■ EXCERPT TO READ
------------------------------------------------
README

What This Skill Does

codi-pr-review is a built-in skill that takes a GitHub pull request through a five-phase review: discover (gh pr view / diff / checks), review (delegated to a PR-aware reviewer agent), verify (two-pass: claims vs. reality, then self-critique), document (persists a structured markdown report under docs/ using the [PR_REVIEW] category tag), and publish (posts via gh pr review --request-changes|--approve|--comment). Output follows OWASP-aligned severity (Critical/High/Medium/Low), Conventional Comments labels, and the Google eng-practices spirit of balancing code health vs. forward progress.

Directory Structure

pr-review/
├── template.ts                          TypeScript template literal with SKILL.md content + frontmatter
├── index.ts                             Exports template and staticDir (required by skill-template-loader)
├── README.md                            This file — developer documentation
├── evals/
│   └── evals.json                       10 test cases (5 positive, 1 slash-command, 4 negative)
├── references/
│   ├── severity-mapping.md              OWASP × Conventional Comments × decorator table with worked examples
│   └── pr-review-template.md            The markdown skeleton the skill emits in Phase 4
└── agents/
    └── pr-reviewer.md                   PR-aware reviewer agent prompt (3-pass: find → verify claims → self-critique)

Workflow

Phase 1 — Discover. The agent resolves the PR number (from $ARGUMENTS or gh pr list), then pulls metadata, file inventory, and CI state. Review scale is decided from LOC changed: inline for small PRs, delegate to pr-reviewer agent for medium/large PRs.
Phase 2 — Review. Either inline or via agents/pr-reviewer.md. Every finding carries severity + Conventional Comments label + decorator + file:line citation + CWE for security findings.
Phase 3 — Verify. Two passes. Pass 1 walks every claim in the PR description and greps the diff for the claimed symbols — defined-but-unused is flagged CRITICAL for security-sensitive claims. Pass 2 drops unverifiable or opinion-only findings.
------------------------------------------------
■ RECORDS SHOWN
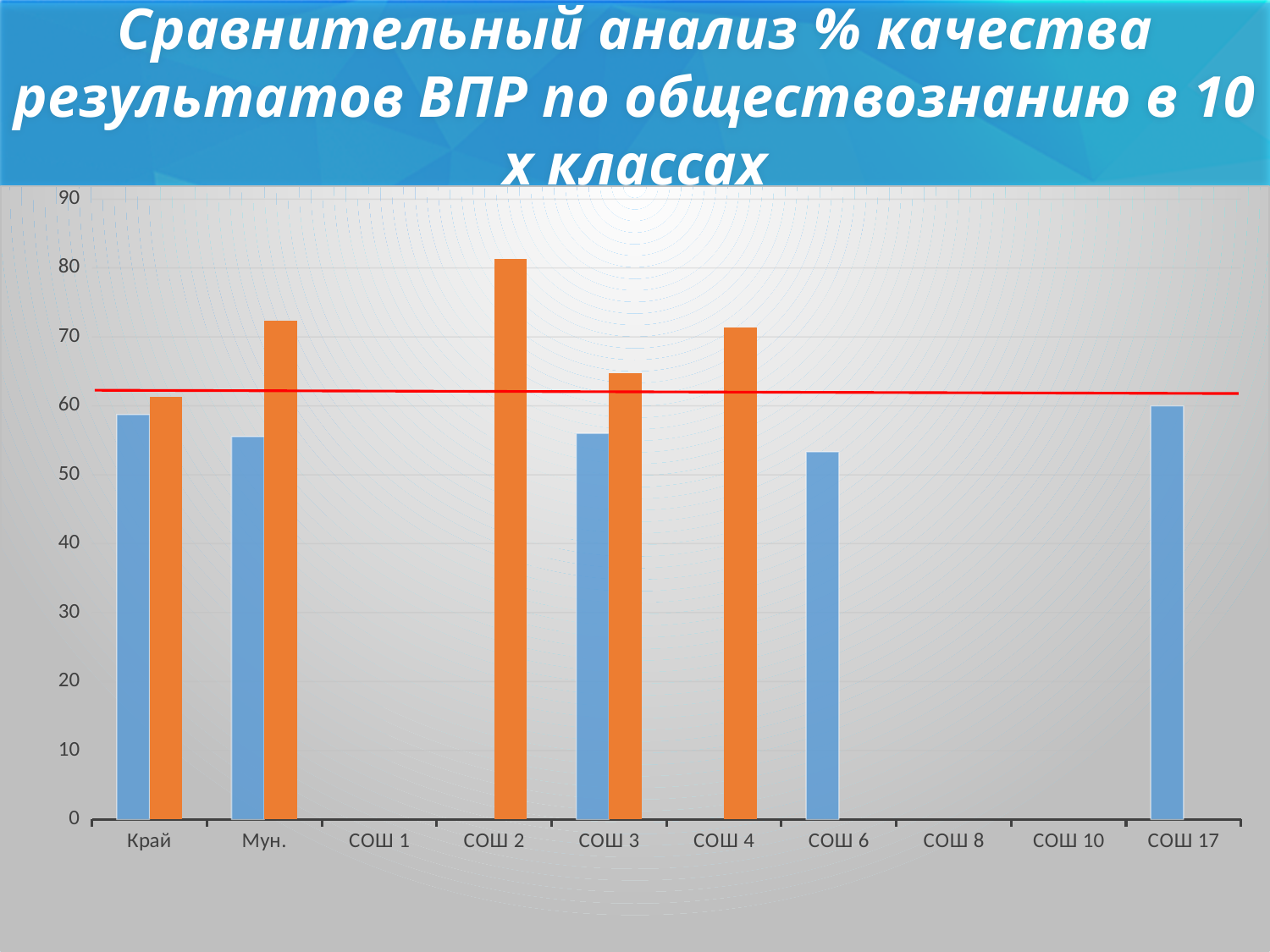
Which is taller: the orange bar for Мун. or the orange bar for СОШ 3? Мун. Is the blue bar for Край greater or less than 60? less What kind of chart is shown on the slide? bar chart How many categories are shown on the x axis of the chart? 10 Which is taller: the orange bar for СОШ 2 or the orange bar for СОШ 4? СОШ 2 Which category has the tallest bar in the chart? СОШ 2 What colour is the horizontal line drawn across the chart? red Is the blue bar for Мун. greater or less than 60? less Is the orange bar for СОШ 2 greater or less than 80? greater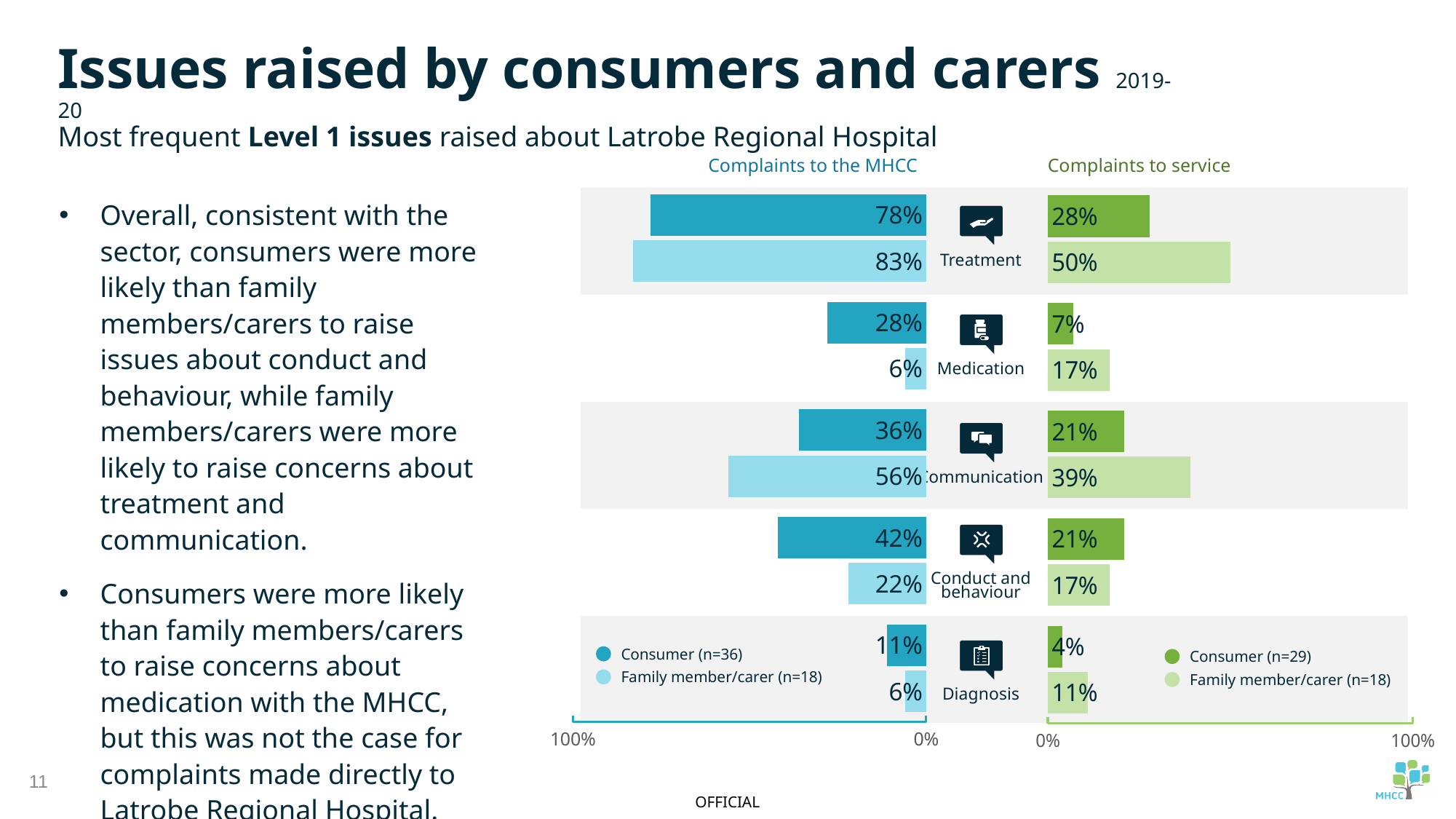
In the 'Complaints to service' chart, what is the difference between the family member/carer and consumer percentages for Communication? 18% In the 'Complaints to the MHCC' chart, which is larger for Conduct and behaviour: the consumer percentage or the family member/carer percentage? Consumer How many series does the legend of the 'Complaints to service' chart list? 2 In the 'Complaints to service' chart, what percentage of family members/carers raised issues about Treatment? 50% How many issue categories are shown in the 'Complaints to the MHCC' chart? 5 In the 'Complaints to the MHCC' chart, what is the difference between the consumer and family member/carer percentages for Medication? 22% In the 'Complaints to service' chart, which issue has the lowest percentage for consumers? Diagnosis In the 'Complaints to service' chart, what percentage of consumers raised issues about Diagnosis? 4% In the 'Complaints to the MHCC' chart, which issue has the highest percentage for consumers? Treatment In the 'Complaints to the MHCC' chart, what percentage of consumers raised issues about Treatment? 78% In the 'Complaints to the MHCC' chart, what percentage of family members/carers raised issues about Communication? 56% What type of chart is the 'Complaints to service' chart? Bar chart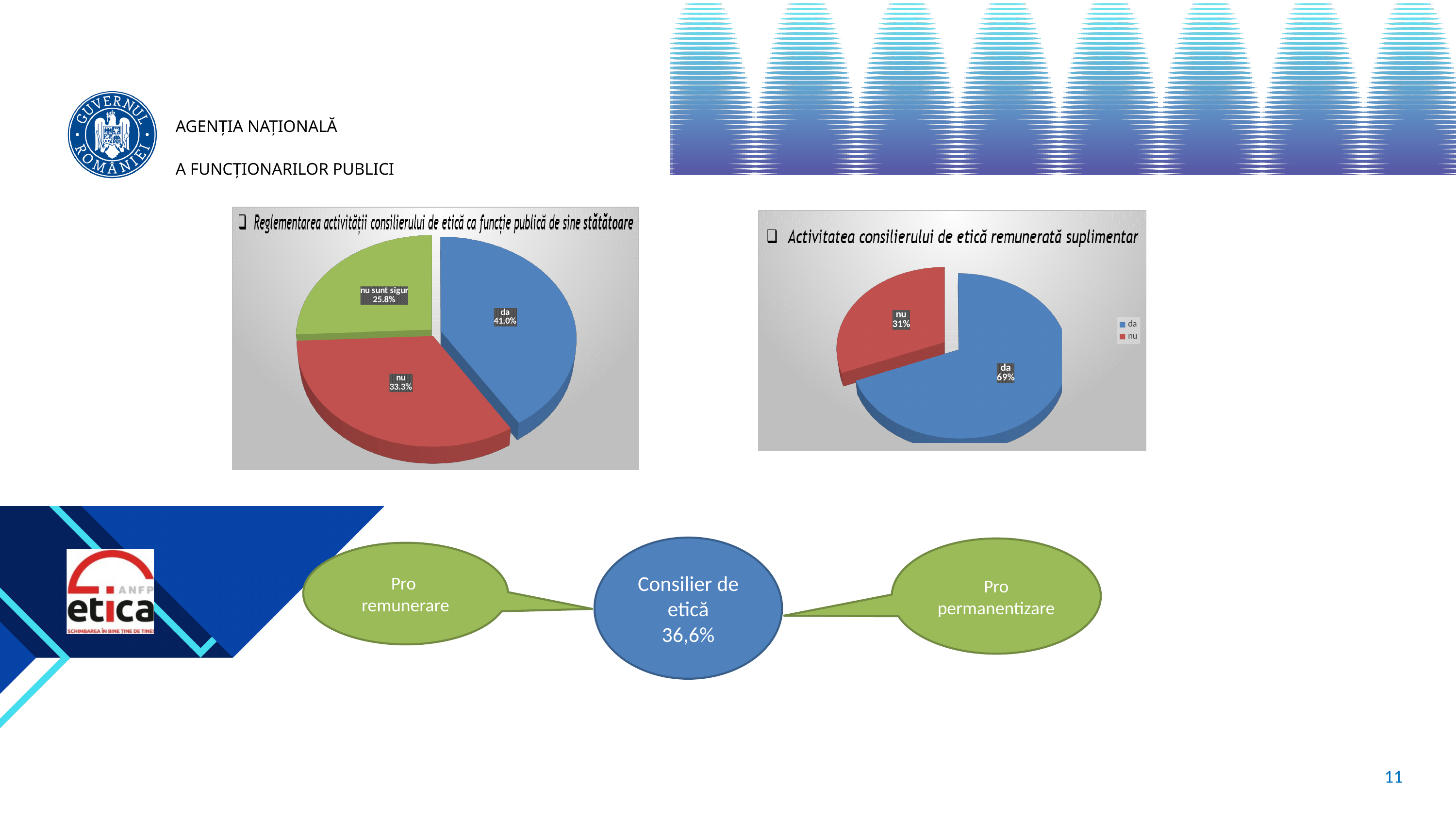
In the left pie chart (Reglementarea activității consilierului de etică ca funcție publică de sine stătătoare), what is the share for "nu"? 33.3% In the right pie chart (Activitatea consilierului de etică remunerată suplimentar), how many entries does the legend list? 2 In the left pie chart (Reglementarea activității consilierului de etică ca funcție publică de sine stătătoare), what is the share for "da"? 41.0% In the left pie chart (Reglementarea activității consilierului de etică ca funcție publică de sine stătătoare), which category has the smallest share? nu sunt sigur In the right pie chart (Activitatea consilierului de etică remunerată suplimentar), what is the share for "da"? 69% In the right pie chart (Activitatea consilierului de etică remunerată suplimentar), which is larger, "da" or "nu"? da In the right pie chart (Activitatea consilierului de etică remunerată suplimentar), what is the share for "nu"? 31% In the left pie chart (Reglementarea activității consilierului de etică ca funcție publică de sine stătătoare), what is the share for "nu sunt sigur"? 25.8% In the left pie chart (Reglementarea activității consilierului de etică ca funcție publică de sine stătătoare), which category has the largest share? da In the left pie chart (Reglementarea activității consilierului de etică ca funcție publică de sine stătătoare), how many slices are there? 3 What type of chart is the right chart (Activitatea consilierului de etică remunerată suplimentar)? Pie chart In the left pie chart (Reglementarea activității consilierului de etică ca funcție publică de sine stătătoare), what is the difference in percentage points between "da" and "nu"? 7.7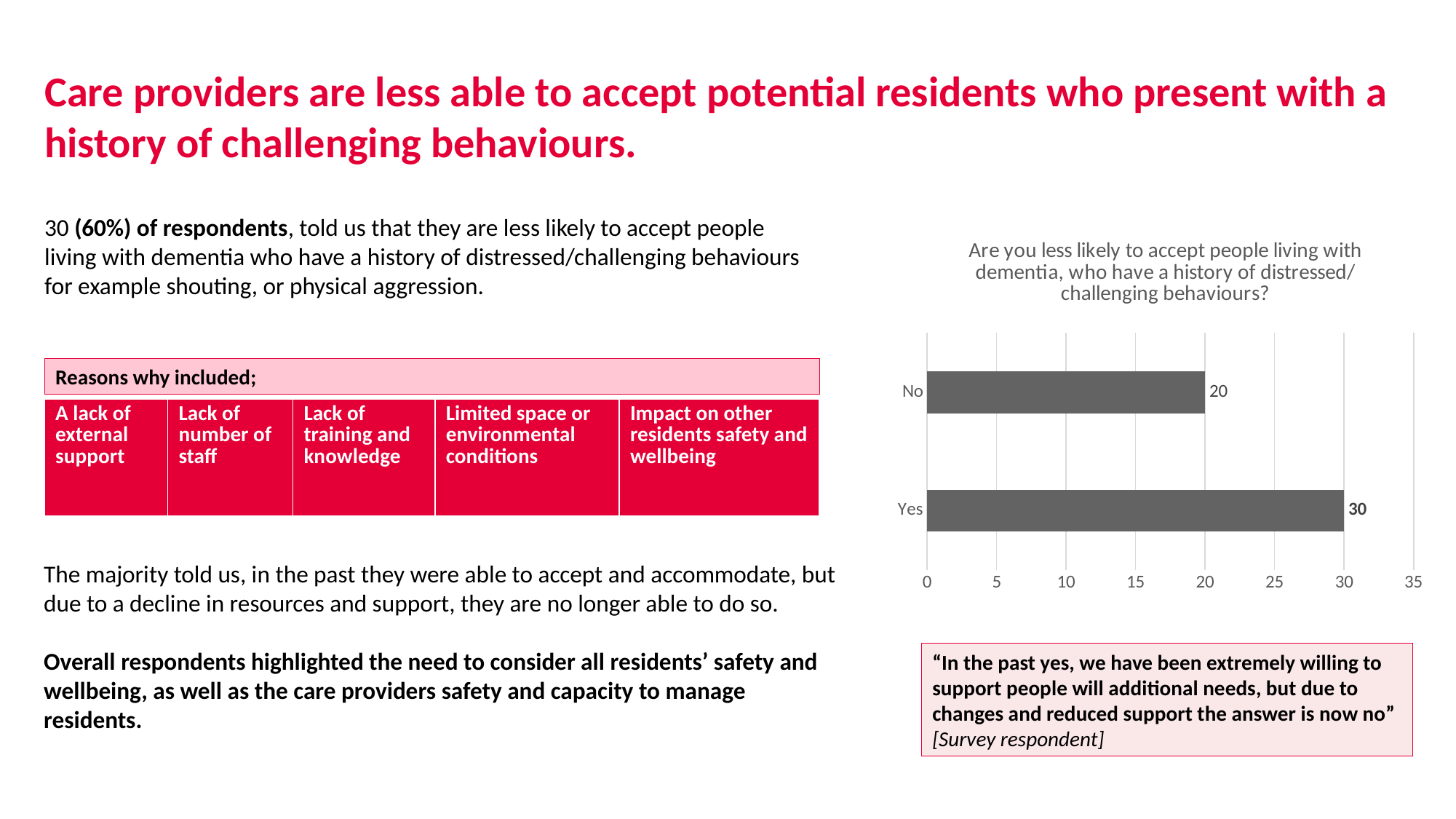
Which category has the highest value in the chart? Yes How many categories are shown in the chart? 2 What is the title of the chart? Are you less likely to accept people living with dementia, who have a history of distressed/ challenging behaviours? What is the value for "Yes" in the chart? 30 What is the difference between the values for "Yes" and "No"? 10 What kind of chart is shown on the slide? Bar chart What is the value for "No" in the chart? 20 What is the total of the two values shown in the chart? 50 Is the value for "No" greater or less than 25? less Which category has the lowest value in the chart? No Which is larger, the value for "Yes" or the value for "No"? Yes What is the highest value shown on the chart's x axis? 35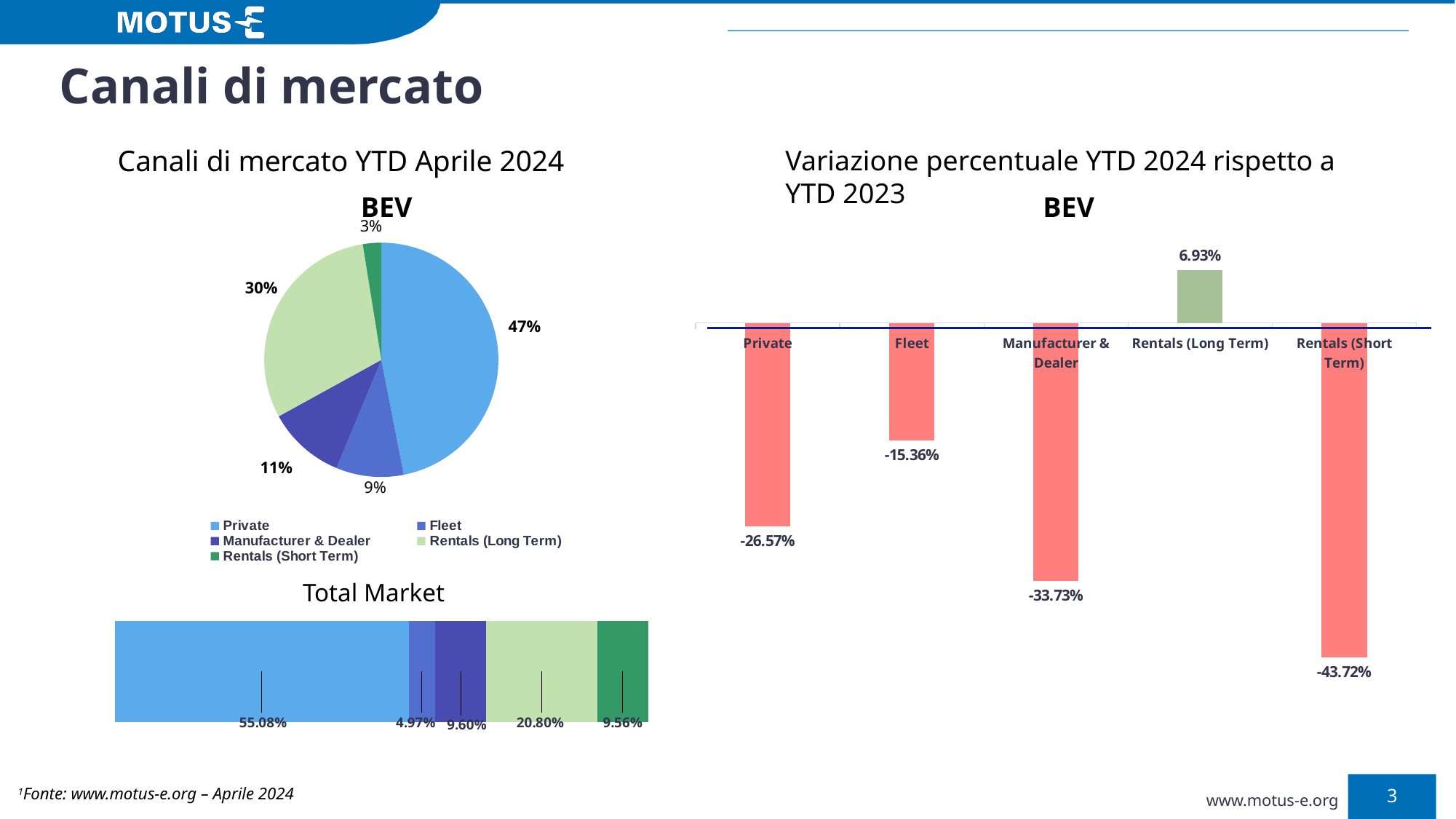
In the BEV pie chart, which category has the largest slice? Private In the BEV pie chart, what share does Private hold? 47% In the Total Market stacked bar, what is the value of the light green segment? 20.80% In the 'Variazione percentuale YTD 2024 rispetto a YTD 2023' chart, which category is the only one with a positive value? Rentals (Long Term) In the BEV pie chart, how many categories does the legend list? 5 In the Total Market stacked bar, what is the value of the largest (light blue) segment? 55.08% In the 'Variazione percentuale YTD 2024 rispetto a YTD 2023' chart, what is the value for Manufacturer & Dealer? -33.73% In the BEV pie chart, what is the difference between the Private share and the Rentals (Long Term) share? 17% In the BEV pie chart, which category has the smallest slice? Rentals (Short Term) In the BEV pie chart, what share does Rentals (Long Term) hold? 30% What kind of chart is the 'Variazione percentuale YTD 2024 rispetto a YTD 2023' chart? Bar chart In the 'Variazione percentuale YTD 2024 rispetto a YTD 2023' chart, what is the value for Rentals (Short Term)? -43.72%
------------------------------------------------
■ USING THE INFORMATION
(a) Summarize the README in two sentences.
(b) According to the README, how many test cases does evals.json contain?
(c) Echo the README from "Phase 1 — Discover." to "or opinion-only findings.".
The data above is separate material from the README.

■ SOLUTIONS BELOW
(a) codi-pr-review is a built-in skill that takes a GitHub pull request through five phases: discover, review, verify, document, and publish. Its output follows OWASP-aligned severity, Conventional Comments labels, and the Google eng-practices spirit of balancing code health against forward progress.

(b) Ten: 5 positive, 1 slash-command, and 4 negative.

(c)
Phase 1 — Discover. The agent resolves the PR number (from $ARGUMENTS or gh pr list), then pulls metadata, file inventory, and CI state. Review scale is decided from LOC changed: inline for small PRs, delegate to pr-reviewer agent for medium/large PRs.
Phase 2 — Review. Either inline or via agents/pr-reviewer.md. Every finding carries severity + Conventional Comments label + decorator + file:line citation + CWE for security findings.
Phase 3 — Verify. Two passes. Pass 1 walks every claim in the PR description and greps the diff for the claimed symbols — defined-but-unused is flagged CRITICAL for security-sensitive claims. Pass 2 drops unverifiable or opinion-only findings.